The information in the toolkit is based on the new EIA regulations enacted under the National Environmental Management Act (107 of 1998), which took effect on July 1 2006.

Accessible from the trust’s website, the toolkit is a practical and user-friendly outline of the key EIA processes for ordinary South Africans, giving them the legal right to participate in any EIA and providing them with the opportunity to understand and comment on a proposed activity.

It includes relevant provincial-specific information, such as contact details, provincial guidelines and document templates, as well as answers to frequently asked questions and sections on how to consider biodiversity and other environmental concerns in the EIA process.

According to Rita Hamm, CEO of the United States-based International Association for Impact Assessment, the trust’s toolkit is invaluable in South Africa — a region where biodiversity is under increasing threat.

“The toolkit is innovative in many respects,” says Hamm. “First, it is aimed at the public rather than environmental consultants and developers.
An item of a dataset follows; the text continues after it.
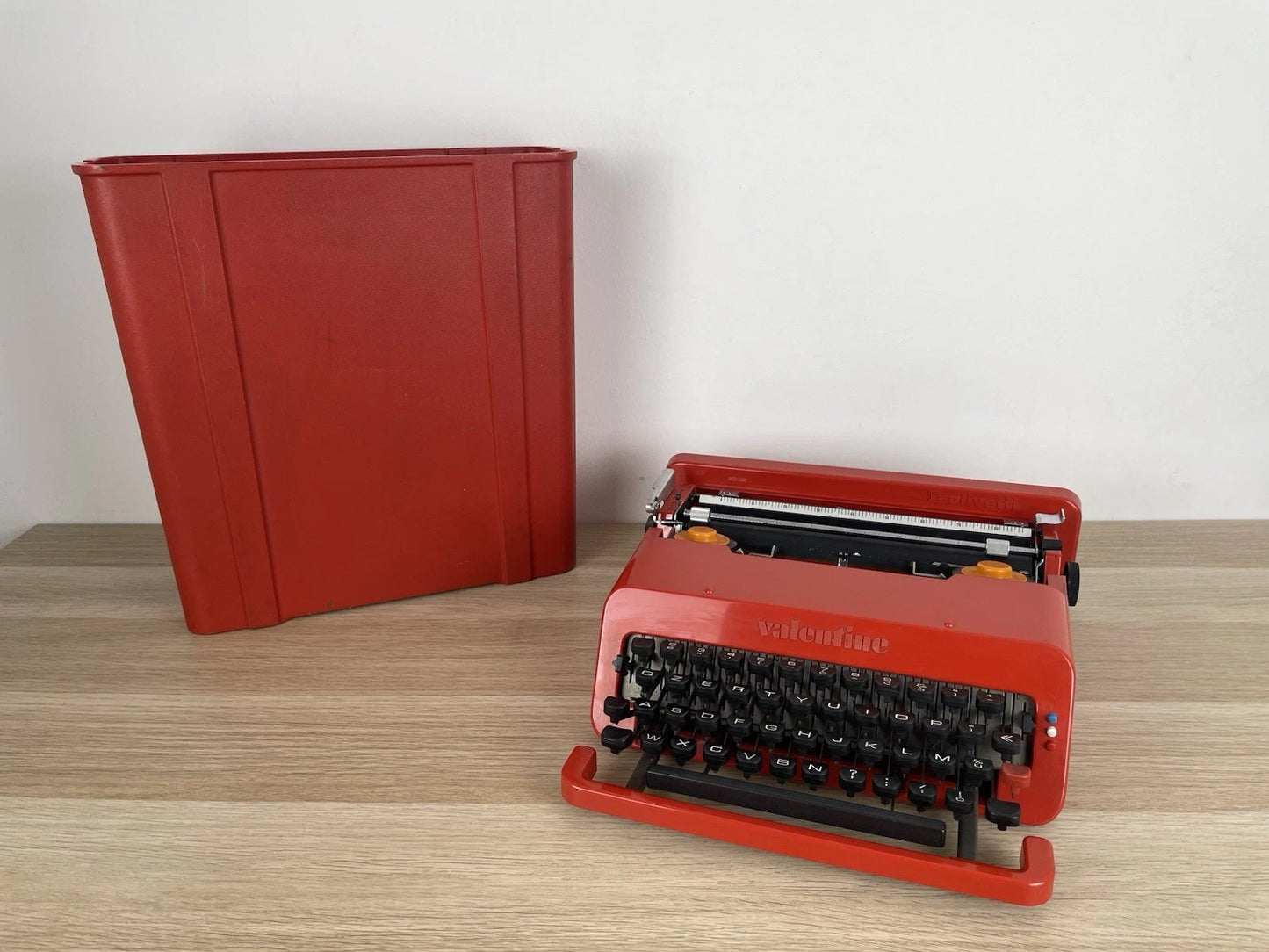 Macchina Per Scrivere Olivetti Valentine Ettore Sottsass Anni 70 MoMa NYC Rosso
Second, by using the internet as the access platform, the trust has made the tool accessible to many more people.”

To help keep the toolkit up to date, the trust’s law and policy working group will undertake a programme of continuous research.

Changes in legislation, feedback from users and case studies will be used to keep the toolkit accurate and relevant.

In addition, expansion of the toolkit will take place with the addition of further content to existing sections, as well as the development of new sections, which will be customised for specific sectors such as mining and housing.